_RAW RECORDS_
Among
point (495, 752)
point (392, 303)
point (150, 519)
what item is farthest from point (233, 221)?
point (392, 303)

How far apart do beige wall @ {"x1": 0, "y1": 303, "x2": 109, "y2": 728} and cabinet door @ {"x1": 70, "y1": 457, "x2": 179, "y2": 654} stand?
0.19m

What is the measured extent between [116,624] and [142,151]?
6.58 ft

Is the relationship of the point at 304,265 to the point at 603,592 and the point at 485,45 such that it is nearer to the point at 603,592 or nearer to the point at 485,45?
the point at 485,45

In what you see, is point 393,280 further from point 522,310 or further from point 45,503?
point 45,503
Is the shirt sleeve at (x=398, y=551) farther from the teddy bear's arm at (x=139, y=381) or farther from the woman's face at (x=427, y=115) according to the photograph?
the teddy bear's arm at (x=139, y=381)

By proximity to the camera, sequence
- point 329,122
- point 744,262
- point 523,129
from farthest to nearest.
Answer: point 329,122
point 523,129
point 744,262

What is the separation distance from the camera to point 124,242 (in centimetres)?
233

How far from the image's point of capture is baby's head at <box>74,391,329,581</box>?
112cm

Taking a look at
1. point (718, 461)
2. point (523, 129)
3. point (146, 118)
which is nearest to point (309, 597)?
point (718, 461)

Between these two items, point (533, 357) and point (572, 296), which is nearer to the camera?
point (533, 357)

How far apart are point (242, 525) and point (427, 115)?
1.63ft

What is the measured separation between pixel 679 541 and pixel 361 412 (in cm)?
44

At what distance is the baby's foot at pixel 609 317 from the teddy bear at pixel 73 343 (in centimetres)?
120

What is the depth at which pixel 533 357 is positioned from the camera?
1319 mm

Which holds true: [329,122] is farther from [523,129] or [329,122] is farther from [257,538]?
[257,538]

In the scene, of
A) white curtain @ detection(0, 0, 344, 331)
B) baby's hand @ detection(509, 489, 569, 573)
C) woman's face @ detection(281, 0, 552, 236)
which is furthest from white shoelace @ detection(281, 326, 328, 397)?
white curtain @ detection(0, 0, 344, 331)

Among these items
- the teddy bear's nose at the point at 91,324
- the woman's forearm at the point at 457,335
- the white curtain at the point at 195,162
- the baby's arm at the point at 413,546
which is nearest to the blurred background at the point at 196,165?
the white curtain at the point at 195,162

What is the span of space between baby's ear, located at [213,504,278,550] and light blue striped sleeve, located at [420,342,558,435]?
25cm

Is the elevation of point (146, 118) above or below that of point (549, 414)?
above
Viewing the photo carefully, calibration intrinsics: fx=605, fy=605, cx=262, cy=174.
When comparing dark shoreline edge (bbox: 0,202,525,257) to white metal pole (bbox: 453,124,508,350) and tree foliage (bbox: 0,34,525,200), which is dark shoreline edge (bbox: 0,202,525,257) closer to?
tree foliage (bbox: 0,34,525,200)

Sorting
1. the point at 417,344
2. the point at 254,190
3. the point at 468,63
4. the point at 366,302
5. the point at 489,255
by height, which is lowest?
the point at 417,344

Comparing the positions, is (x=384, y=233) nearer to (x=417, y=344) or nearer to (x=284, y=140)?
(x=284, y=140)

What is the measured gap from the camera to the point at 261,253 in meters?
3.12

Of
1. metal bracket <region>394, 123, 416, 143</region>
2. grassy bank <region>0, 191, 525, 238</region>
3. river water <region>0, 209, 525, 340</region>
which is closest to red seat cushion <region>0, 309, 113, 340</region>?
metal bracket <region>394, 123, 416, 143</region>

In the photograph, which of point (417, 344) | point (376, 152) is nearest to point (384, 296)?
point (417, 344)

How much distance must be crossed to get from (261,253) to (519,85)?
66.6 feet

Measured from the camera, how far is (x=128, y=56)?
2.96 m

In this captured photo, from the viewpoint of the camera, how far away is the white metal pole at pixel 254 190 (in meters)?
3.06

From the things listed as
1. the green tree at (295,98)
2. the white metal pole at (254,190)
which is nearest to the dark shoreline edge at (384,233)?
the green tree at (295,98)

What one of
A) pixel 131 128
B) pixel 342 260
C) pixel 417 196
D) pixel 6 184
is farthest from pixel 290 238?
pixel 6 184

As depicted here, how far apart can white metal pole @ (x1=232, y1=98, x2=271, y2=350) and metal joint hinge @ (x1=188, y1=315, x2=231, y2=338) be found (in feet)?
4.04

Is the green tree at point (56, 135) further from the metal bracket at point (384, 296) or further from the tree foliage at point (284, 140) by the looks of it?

_EXERCISE AIM_
Give the complete listing a second time, exactly as it reads.

_PROBLEM SOLUTION_
Among
point (495, 752)
point (392, 303)
point (150, 519)
what item is farthest from point (233, 221)?
point (392, 303)

How far apart do beige wall @ {"x1": 0, "y1": 303, "x2": 109, "y2": 728} and cabinet door @ {"x1": 70, "y1": 457, "x2": 179, "y2": 654} stand?
0.19m

What is the measured extent between [116,624] and [142,151]?
6.58 ft

Is the relationship of the point at 304,265 to the point at 603,592 and the point at 485,45 such that it is nearer to the point at 603,592 or nearer to the point at 485,45?
the point at 485,45

In what you see, is point 393,280 further from point 522,310 or further from point 45,503?
point 45,503
Is the shirt sleeve at (x=398, y=551) farther from the teddy bear's arm at (x=139, y=381) or farther from the woman's face at (x=427, y=115) according to the photograph?
the teddy bear's arm at (x=139, y=381)

By proximity to the camera, sequence
- point 329,122
- point 744,262
- point 523,129
from farthest to nearest.
Answer: point 329,122
point 523,129
point 744,262

What is the separation distance from the camera to point 124,242 (in centimetres)?
233

How far from the image's point of capture is baby's head at <box>74,391,329,581</box>?
112cm

Taking a look at
1. point (718, 461)
2. point (523, 129)
3. point (146, 118)
which is nearest to point (309, 597)?
point (718, 461)

Between these two items, point (533, 357) and point (572, 296), which is nearer to the camera?
point (533, 357)

How far apart are point (242, 525) and point (427, 115)?
1.63ft

What is the measured separation between pixel 679 541 and pixel 361 412 (in cm)?
44

At what distance is the baby's foot at pixel 609 317 from the teddy bear at pixel 73 343 (in centimetres)?
120

What is the depth at which pixel 533 357 is positioned from the camera?
1319 mm

Which holds true: [329,122] is farther from [523,129] or [329,122] is farther from [257,538]?
[257,538]

In the scene, of
A) white curtain @ detection(0, 0, 344, 331)
B) baby's hand @ detection(509, 489, 569, 573)
C) woman's face @ detection(281, 0, 552, 236)
which is furthest from white shoelace @ detection(281, 326, 328, 397)?
white curtain @ detection(0, 0, 344, 331)

Among these items
- the teddy bear's nose at the point at 91,324
- the woman's forearm at the point at 457,335
- the white curtain at the point at 195,162
- the baby's arm at the point at 413,546
which is nearest to the blurred background at the point at 196,165?
the white curtain at the point at 195,162

What is the span of space between baby's ear, located at [213,504,278,550] and light blue striped sleeve, located at [420,342,558,435]?
25cm

Is the elevation of point (146, 118) above or below that of point (549, 414)?
above
Viewing the photo carefully, calibration intrinsics: fx=605, fy=605, cx=262, cy=174.
When comparing dark shoreline edge (bbox: 0,202,525,257) to white metal pole (bbox: 453,124,508,350) and tree foliage (bbox: 0,34,525,200), which is dark shoreline edge (bbox: 0,202,525,257) closer to?
tree foliage (bbox: 0,34,525,200)

Sorting
1. the point at 417,344
2. the point at 254,190
3. the point at 468,63
4. the point at 366,302
5. the point at 489,255
by height, which is lowest?
the point at 417,344

Comparing the positions, is (x=384, y=233) nearer to (x=417, y=344) or nearer to (x=284, y=140)?
(x=284, y=140)

What is the measured gap from the camera to the point at 261,253 in meters?
3.12

Of
1. metal bracket <region>394, 123, 416, 143</region>
2. grassy bank <region>0, 191, 525, 238</region>
3. river water <region>0, 209, 525, 340</region>
which is closest to red seat cushion <region>0, 309, 113, 340</region>?
metal bracket <region>394, 123, 416, 143</region>

In the photograph, which of point (417, 344) | point (376, 152) is nearest to point (384, 296)?
point (417, 344)

How much distance must be crossed to get from (261,253) to (519,85)?
66.6 feet

Measured from the camera, how far is (x=128, y=56)?
2.96 m

In this captured photo, from the viewpoint of the camera, how far away is the white metal pole at pixel 254 190 (in meters)?
3.06

From the things listed as
1. the green tree at (295,98)
2. the white metal pole at (254,190)
which is nearest to the dark shoreline edge at (384,233)?
the green tree at (295,98)

What one of
A) pixel 131 128
B) pixel 342 260
C) pixel 417 196
D) pixel 6 184
is farthest from pixel 290 238?
pixel 6 184

As depicted here, how far apart can white metal pole @ (x1=232, y1=98, x2=271, y2=350) and metal joint hinge @ (x1=188, y1=315, x2=231, y2=338) be found (in feet)?
4.04

Is the green tree at point (56, 135) further from the metal bracket at point (384, 296) or further from the tree foliage at point (284, 140) by the looks of it?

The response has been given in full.